Le Conseil fédéral est chargé de présenter une modification du droit de la société coopérative dont le but serait de permettre une amélioration de la démocratie interne des fédérations de coopératives et des grandes coopératives et d'assurer un droit à l'information efficace pour les membres de ces coopératives.

Begründung

Les sociétés coopératives sont des acteurs majeurs de l'économie suisse, bien que ce fait soit souvent méconnu. En effet, deux d'entre elles regroupent plus de 3 000 000 de citoyennes et citoyens suisses.

Ces grandes coopératives ou fédérations de coopératives sont en réalité des groupes de sociétés, dès lors qu'elles détiennent également, directement ou indirectement, des sociétés de capitaux, tant en Suisse qu'à l'étranger.

Le législateur a souhaité que les sociétés coopératives et les fédérations de coopératives respectent des principes démocratiques forts. C'est pour cette raison que, par exemple, chaque membre d'une coopérative a droit à une voix à l'assemblée générale, quelle que soit sa force réelle.

Toutefois, les coopératives de plus de 300 membres de même que celles où la majorité des membres est formée de sociétés coopératives peuvent prévoir que les attributions de l'assemblée générale soient exercées par une assemblée de délégués (art. 892 al. 1 CO).

En effet, il est en réalité impossible pour un membre d'avoir une vision globale des activités du groupe et de pouvoir s'exprimer convenablement lors des différentes assemblées générales ou assemblées de délégués.

Un coopérateur n'a pas toujours les moyens légaux d'accéder aux informations de base lui permettant d'exercer son droit à l'information, pourtant garanti par l'art. 857 CO. Cette forme d'organisation entraîne donc un déficit démocratique important pour les membres d'une coopérative.

La transparence des informations est pourtant nécessaire pour permettre le bon fonctionnement des sociétés coopératives.

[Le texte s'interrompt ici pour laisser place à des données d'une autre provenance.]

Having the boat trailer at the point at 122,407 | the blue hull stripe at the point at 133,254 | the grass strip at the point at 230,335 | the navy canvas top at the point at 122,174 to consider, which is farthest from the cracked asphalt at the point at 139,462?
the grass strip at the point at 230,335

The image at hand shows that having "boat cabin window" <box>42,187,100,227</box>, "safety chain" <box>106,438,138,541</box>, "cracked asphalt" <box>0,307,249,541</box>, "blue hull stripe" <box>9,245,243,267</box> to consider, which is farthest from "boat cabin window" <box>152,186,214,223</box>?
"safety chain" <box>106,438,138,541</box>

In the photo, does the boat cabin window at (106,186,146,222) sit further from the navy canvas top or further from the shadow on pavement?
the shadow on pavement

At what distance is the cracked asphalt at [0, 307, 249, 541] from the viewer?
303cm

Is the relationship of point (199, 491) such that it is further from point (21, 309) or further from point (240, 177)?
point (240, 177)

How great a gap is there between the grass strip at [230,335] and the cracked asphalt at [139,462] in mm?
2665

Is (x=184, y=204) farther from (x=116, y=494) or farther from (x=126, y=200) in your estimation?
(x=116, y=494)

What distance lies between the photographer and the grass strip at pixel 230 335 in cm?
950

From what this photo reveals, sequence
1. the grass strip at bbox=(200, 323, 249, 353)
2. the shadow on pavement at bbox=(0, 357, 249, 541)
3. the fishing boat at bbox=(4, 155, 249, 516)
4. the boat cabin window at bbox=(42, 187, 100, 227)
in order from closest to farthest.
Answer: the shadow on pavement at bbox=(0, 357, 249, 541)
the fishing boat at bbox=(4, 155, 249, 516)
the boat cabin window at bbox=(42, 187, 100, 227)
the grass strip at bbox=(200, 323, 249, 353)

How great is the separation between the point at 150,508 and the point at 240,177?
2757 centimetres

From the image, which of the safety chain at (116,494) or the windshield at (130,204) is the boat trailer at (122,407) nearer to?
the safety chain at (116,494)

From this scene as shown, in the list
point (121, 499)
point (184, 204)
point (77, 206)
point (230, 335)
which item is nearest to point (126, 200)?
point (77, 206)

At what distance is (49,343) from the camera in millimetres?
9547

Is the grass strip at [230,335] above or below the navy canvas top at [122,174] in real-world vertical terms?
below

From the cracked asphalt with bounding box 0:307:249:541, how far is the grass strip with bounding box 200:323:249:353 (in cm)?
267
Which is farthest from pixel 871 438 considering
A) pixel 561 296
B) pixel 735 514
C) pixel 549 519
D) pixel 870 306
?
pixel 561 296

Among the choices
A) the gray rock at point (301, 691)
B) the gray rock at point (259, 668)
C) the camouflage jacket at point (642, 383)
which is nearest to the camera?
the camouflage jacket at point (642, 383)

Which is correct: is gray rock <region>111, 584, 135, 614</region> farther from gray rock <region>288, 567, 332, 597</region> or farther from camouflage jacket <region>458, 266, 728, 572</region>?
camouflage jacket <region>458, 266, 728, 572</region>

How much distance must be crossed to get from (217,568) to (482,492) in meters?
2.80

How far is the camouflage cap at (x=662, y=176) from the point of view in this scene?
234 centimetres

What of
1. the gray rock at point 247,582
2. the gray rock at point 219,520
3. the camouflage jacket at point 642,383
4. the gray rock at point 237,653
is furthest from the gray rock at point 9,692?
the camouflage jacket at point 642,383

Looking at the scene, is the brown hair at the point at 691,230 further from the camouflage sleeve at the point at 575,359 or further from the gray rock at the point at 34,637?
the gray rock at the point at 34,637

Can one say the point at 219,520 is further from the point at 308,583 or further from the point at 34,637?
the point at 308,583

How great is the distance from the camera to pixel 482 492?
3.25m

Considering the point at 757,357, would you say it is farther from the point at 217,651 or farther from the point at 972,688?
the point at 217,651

Elle permet également la mise en place d'une vraie politique d'entreprise, tenant compte des intérêts tant de la coopérative que des coopérateurs.

Enfin, le droit de la coopérative n'a connu aucune révision en profondeur depuis l'adoption du Code des obligations, de sorte qu'il est nécessaire d'analyser la pertinence d'une révision, pour adapter le droit à la réalité économique.

Antrag des Bundesrates

Le Conseil fédéral propose de rejeter la motion.

Stellungnahme des Bundesrates

En Suisse, les sociétés coopératives forment un ensemble très hétérogène, qui va de la société coopérative rurale dans le domaine agricole à la grande société coopérative conçue comme un groupe de sociétés, en passant par la coopérative immobilière dans les milieux urbains. Leurs intérêts et leurs formes sont des plus divers. Le droit de la société coopérative comporte des dispositions spéciales applicables aux grandes sociétés coopératives, aux fédérations, aux banques et aux assurances.

Par le passé, le droit de la société coopérative a régulièrement fait l'objet d'adaptations pour tenir compte de situations et de besoins nouveaux. En voici une série d'exemples : la loi sur la fusion (RS 221.301) a rendu obsolètes toutes les dispositions sur la restructuration du droit de la société coopérative ; le droit de la révision et le droit comptable s'appliquent également aux sociétés coopératives depuis leur révision ; les règles du GAFI et de l'OCDE ont eu des conséquences sur la liste des associés ; la définition légale de la société coopérative a été complétée avec effet au 1er janvier 2021 pour permettre la constitution de sociétés coopératives poursuivant uniquement des buts d'utilité publique ; enfin, le Parlement a décidé l'année dernière, dans le cadre de la révision du droit de la SA, que la constitution d'une société coopérative nécessitait un acte authentique.

En outre, les art. 856 et 857 du code des obligations (RS 220) prévoient déjà des droits de contrôle et de consultation des associés, indépendamment du fait qu'une assemblée des délégués ait lieu ou non.

Les propositions de l'auteur de la motion en vue d'améliorer la gouvernance requerraient une révision totale du droit de la société coopérative, qui ne toucherait pas seulement les grandes sociétés coopératives et les fédérations. Les différences de conception des divers types de sociétés coopératives rendraient extrêmement difficile l'élaboration d'un projet consensuel tenant compte des divers intérêts et besoins en présence.

Le Conseil fédéral propose de rejeter la motion.